News Analysis: Can Israel tie civil marriage knot?
www.chinaview.cn 2009-04-02 05:34:19   Print

    by Zhang Yanyang, Ma Xiaoyan

    JERUSALEM, April 1 (Xinhua) -- As Israel welcomes its 18th parliament, the issue of civil marriage remains a central point of conflict for many constituents that make up its biggest government to date.

    

    BATTLES IN POLITICAL FIELD

    Avigdor Lieberman's Yisrael Beiteinu party, which was the third biggest party in Israel's Feb. 10 elections, managed to make the civil marriage issue central to its negotiations with Prime Minister Benjamin Netanyahu as he struggled to cobble together a coalition.

    Lieberman's party, which has traditionally represented the interests of Israel's large Russian immigrant minority, many of whom aren't Jewish, had demanded a guarantee that legislation regulating marriage between non-Jews would be passed within two months, and that a legal solution for other individuals who do not want to marry according to Jewish law would be reached within 15 months.

    The religious Jewish authority currently controls marital affairs in Israel. Although Arab-Israeli citizens do not fall under their jurisdiction, Russian immigrants of Jewish descent, who are themselves not Jewish, do.

    With no way of getting married according to the Jewish tradition, which requires that each member of the couple can prove their matrilineal Jewish heritage, non-Jewish Israelis generally get married in Cyprus and subsequently have their marriage registered in Israel.

    Shas, the fifth biggest party to come out of the elections, however, is vehemently opposed to any reform of the current system.

    "On the subject of civil marriage, we have made it absolutely clear that we will not stand for any solution outside of the Halacha (Jewish law)," said Eli Yishai, the leader of Shas, which represents Israel's Sephardic Jews.

    "We will do all that we can to keep the sanctity of (the Jewish nature of) Israel and if we were - heaven forbid - to go against the Halacha or against the great sages - we may end up dividing the people," Israel's chief Ashkenazi (Eastern European) Rabbi Yona Metzger said.

    

    INSTITUTIONAL OBSTACLE

    The religious establishment currently considers the suggestion of allowing non-Jews living in Israel to wed in a civil ceremony, but it has drawn heated debate and nothing has been decided.
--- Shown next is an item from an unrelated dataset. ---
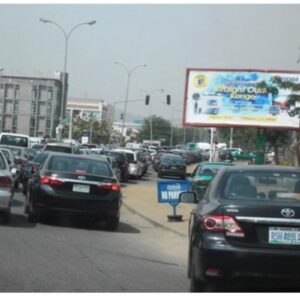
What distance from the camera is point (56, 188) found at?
14.4 metres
    Shimon Shetreet, a professor of Law at Hebrew University, noted that the process of adjusting Israeli society to such a revolutionary change was more difficult than it looked from the point of view of an observer.

    "Whatever reform or adjustment that is made is done with great sensitivity," Shetreet said, noting that the terminology was especially important.

    "There are so many people who live without registering their relations... the number of people who have spousal relations but not marriage are increasing, therefore it is a social issue not just a political one between religious and non-religious entities in the Israeli government," he said.

    Baruch Levin, a religious Jew who immigrated from Moscow, said he saw the inflexibility concerning the civil marriage issue as potentially damaging to Israeli society.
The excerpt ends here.